[TASK DESCRIPTION] The answer must consist of every line below that holds the word "burden".

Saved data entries
-- Opening Marker --

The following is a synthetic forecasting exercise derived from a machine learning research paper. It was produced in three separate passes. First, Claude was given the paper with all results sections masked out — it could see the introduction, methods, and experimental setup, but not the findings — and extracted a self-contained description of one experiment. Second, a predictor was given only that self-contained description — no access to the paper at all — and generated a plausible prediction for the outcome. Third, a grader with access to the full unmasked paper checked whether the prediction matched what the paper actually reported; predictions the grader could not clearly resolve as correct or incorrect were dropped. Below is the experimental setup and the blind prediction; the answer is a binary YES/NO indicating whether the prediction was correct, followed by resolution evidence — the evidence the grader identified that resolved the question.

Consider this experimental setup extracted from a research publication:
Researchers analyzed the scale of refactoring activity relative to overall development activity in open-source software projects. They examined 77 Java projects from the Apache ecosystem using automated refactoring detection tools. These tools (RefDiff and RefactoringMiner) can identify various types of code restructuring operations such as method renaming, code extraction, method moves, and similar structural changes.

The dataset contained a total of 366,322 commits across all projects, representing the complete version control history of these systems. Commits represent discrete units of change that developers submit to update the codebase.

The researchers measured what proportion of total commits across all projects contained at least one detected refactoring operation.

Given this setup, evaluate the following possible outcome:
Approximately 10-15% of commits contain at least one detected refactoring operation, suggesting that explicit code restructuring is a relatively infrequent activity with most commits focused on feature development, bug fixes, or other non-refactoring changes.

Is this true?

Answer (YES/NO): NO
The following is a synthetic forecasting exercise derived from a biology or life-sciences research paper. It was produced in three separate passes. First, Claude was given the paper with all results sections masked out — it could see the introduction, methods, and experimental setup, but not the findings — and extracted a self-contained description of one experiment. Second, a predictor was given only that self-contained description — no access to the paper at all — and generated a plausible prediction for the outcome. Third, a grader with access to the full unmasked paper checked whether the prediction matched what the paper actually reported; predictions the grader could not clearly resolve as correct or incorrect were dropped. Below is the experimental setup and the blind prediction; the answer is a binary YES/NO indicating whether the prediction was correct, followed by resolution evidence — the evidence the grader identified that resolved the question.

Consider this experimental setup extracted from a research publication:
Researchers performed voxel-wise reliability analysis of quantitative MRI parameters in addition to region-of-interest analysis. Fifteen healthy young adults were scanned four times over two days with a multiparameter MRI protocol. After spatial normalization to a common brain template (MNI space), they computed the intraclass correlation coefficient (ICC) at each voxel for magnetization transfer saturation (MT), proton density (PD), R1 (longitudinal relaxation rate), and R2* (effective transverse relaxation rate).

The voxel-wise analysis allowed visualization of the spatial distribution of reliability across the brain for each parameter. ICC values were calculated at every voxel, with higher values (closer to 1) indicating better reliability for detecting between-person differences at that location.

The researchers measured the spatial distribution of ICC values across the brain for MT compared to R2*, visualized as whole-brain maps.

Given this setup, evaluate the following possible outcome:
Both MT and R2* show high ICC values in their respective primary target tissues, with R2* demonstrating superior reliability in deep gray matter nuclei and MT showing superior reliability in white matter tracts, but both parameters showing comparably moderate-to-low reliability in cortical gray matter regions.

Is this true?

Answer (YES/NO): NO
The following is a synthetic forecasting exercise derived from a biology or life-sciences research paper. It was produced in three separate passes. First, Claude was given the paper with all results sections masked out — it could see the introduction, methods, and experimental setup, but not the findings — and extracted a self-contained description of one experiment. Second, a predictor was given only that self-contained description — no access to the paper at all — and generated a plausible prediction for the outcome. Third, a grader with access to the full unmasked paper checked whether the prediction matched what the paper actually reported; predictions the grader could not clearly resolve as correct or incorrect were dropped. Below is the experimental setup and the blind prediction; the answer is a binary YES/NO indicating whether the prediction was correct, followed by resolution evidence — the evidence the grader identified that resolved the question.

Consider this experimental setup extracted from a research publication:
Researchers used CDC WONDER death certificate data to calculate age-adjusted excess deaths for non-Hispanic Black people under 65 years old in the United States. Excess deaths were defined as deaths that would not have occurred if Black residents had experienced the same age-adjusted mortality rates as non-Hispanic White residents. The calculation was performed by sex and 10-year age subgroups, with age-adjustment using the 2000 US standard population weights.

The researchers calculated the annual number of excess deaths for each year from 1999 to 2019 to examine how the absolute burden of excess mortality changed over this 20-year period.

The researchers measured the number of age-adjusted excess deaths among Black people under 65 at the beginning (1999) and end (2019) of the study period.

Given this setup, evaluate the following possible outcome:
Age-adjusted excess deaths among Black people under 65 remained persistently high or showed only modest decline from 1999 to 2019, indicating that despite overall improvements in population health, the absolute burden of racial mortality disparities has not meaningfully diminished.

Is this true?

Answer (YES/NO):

-- Closing Marker --

[SOLUTION TO THIS PROBLEM]
The researchers calculated the annual number of excess deaths for each year from 1999 to 2019 to examine how the absolute burden of excess mortality changed over this 20-year period.
Age-adjusted excess deaths among Black people under 65 remained persistently high or showed only modest decline from 1999 to 2019, indicating that despite overall improvements in population health, the absolute burden of racial mortality disparities has not meaningfully diminished.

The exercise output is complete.